Drudge reports today that House Speaker Dennis Hastert wants to eliminate the IRS and replace the income tax with a value added tax on purchases. Basically, we'd get a national sales tax that I'm guessing would be somewhere around 20% of purchases. Hastert makes some decent points -- it's not fair that we have such a complicated tax code that people are pretty much required to hire lawyers and accountants just to file an accurate return. It's not fair that the IRS scrutinizes those returns and then makes it the tax payer's responsibility to be accurate. Certainly, we need a simpler system and I'm not sure what that would be. One could even argue that the current tax code constitutes an unfair subsidy for the entire accounting industry.
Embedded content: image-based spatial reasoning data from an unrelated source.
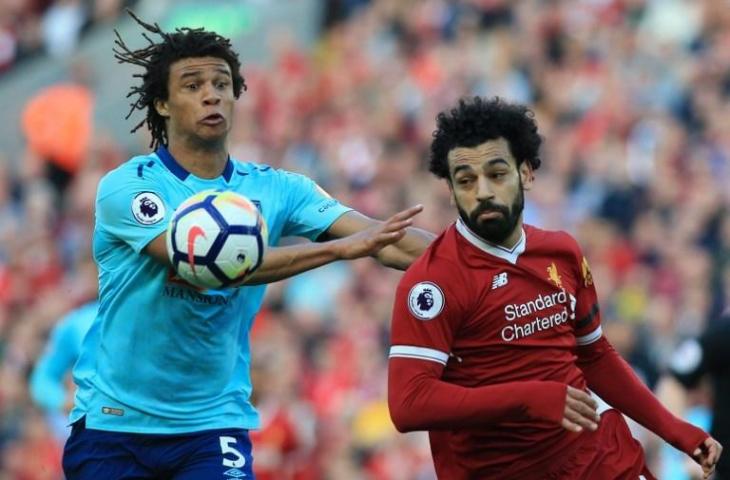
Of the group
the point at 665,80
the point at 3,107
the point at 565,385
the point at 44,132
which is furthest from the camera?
A: the point at 3,107

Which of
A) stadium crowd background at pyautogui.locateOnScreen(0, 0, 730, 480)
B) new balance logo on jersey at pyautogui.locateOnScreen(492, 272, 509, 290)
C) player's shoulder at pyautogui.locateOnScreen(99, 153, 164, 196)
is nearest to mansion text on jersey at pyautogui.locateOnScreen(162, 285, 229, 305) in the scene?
player's shoulder at pyautogui.locateOnScreen(99, 153, 164, 196)

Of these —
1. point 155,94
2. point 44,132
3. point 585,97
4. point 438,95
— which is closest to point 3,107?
point 44,132

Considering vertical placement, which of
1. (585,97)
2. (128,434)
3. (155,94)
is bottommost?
(128,434)

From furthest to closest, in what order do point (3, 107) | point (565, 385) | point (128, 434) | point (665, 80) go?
point (3, 107) < point (665, 80) < point (128, 434) < point (565, 385)

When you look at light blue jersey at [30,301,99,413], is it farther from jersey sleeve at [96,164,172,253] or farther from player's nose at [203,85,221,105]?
player's nose at [203,85,221,105]

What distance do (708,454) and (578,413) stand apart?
0.89 m

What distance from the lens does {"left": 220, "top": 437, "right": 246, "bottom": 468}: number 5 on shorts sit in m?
7.28

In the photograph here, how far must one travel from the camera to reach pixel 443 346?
6883 mm

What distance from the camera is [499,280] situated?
7047mm

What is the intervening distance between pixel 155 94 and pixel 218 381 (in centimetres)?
121

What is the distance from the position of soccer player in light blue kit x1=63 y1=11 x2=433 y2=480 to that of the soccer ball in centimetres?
16

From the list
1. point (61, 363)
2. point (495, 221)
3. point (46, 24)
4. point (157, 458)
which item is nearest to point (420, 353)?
point (495, 221)

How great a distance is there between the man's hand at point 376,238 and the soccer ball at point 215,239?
0.33 m

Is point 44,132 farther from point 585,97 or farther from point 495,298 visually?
point 495,298
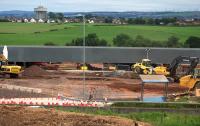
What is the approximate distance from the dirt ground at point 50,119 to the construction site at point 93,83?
32.5 feet

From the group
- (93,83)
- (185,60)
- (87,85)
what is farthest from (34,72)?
(185,60)

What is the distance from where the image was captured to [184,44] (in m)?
75.0

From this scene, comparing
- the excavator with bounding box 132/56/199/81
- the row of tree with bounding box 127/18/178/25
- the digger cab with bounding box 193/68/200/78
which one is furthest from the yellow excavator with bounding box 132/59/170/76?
the row of tree with bounding box 127/18/178/25

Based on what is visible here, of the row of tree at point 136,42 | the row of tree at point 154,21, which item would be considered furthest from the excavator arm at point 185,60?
the row of tree at point 154,21

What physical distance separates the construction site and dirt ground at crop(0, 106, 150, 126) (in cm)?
991

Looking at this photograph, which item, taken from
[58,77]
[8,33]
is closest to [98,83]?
[58,77]

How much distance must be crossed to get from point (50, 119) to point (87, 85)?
80.9 ft

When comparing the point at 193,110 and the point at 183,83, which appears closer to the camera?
the point at 193,110

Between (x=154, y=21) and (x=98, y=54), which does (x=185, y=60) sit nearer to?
(x=98, y=54)

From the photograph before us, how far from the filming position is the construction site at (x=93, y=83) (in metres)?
29.4

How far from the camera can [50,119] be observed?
42.8ft

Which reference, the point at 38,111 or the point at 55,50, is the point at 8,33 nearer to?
the point at 55,50

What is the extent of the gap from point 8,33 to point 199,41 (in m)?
38.4

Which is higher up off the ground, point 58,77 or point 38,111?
point 38,111
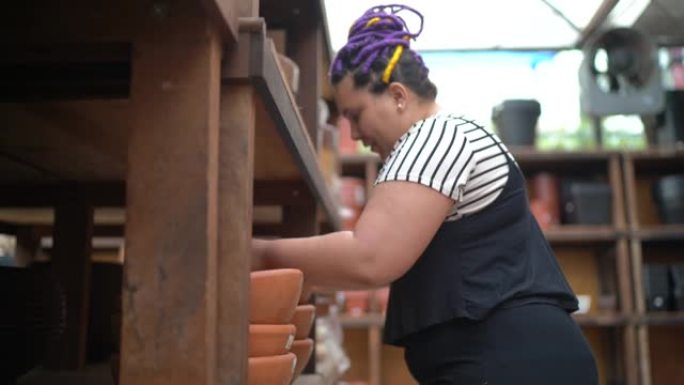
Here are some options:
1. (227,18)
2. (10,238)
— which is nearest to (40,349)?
(227,18)

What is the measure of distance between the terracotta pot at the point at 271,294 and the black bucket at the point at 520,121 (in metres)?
2.92

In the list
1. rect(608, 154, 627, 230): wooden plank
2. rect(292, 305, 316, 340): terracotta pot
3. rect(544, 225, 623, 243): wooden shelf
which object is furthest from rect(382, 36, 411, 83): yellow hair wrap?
rect(608, 154, 627, 230): wooden plank

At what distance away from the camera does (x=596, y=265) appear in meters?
3.76

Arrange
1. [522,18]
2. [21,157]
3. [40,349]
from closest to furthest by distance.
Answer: [40,349]
[21,157]
[522,18]

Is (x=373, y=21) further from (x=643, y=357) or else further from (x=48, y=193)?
(x=643, y=357)

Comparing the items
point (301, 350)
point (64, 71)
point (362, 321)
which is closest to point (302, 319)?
point (301, 350)

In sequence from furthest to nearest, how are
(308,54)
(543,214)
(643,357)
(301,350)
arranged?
1. (543,214)
2. (643,357)
3. (308,54)
4. (301,350)

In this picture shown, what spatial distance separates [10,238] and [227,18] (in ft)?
4.60

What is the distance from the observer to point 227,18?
61cm

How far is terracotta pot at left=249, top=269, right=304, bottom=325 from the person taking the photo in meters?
0.73

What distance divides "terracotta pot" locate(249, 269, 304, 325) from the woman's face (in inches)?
→ 14.6

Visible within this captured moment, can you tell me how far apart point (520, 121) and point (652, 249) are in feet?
3.24

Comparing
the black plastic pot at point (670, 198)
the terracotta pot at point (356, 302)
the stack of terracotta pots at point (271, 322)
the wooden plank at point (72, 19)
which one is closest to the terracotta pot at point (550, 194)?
the black plastic pot at point (670, 198)

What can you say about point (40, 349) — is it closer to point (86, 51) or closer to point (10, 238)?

But, for all Hastert's talk of wanting to make things simpler on everyday people, I doubt that's his real motivation here. Sales taxes are the most regressive taxes out there. It means you pay an extra 20% to buy a carton of milk whether you're living just above the poverty line or living large as a millionaire. It says that whether you slave away as a waitress or sit back and live off your investment income that you should be equally responsible for funding the government. What Hastert really wants to do is to raise taxes on the poor. Those who are paying 15% a year, or are paying nothing and claiming the Earned Income Tax Credit would suddenly find themselves paying 20% of their income a year. Rich folks, paying 35% in the top bracket, would get a tax cut.

But, that's not all. If you live paycheck to paycheck, meaning that you're basically spending whatever you take in, you'll basically be paying 20% on every dollar you make. But if you make enough where you can sock money away, you won't pay anything on the money you put into banks or the stock market. Say you make $1,000 a week and spend it all. You'd lose $200 of that to taxes. Say you make $1,500 a week and spend $1,000. You'd also lose $200 to taxes. The $500 you put away wouldn't be taxed at all.

Hastert will no doubt spin his elimination of the IRS idea as an idea for the little guy and the IRS is so unpopular, the little guy might well believe it. But don't. This is a giveaway to the rich, no doubt about it.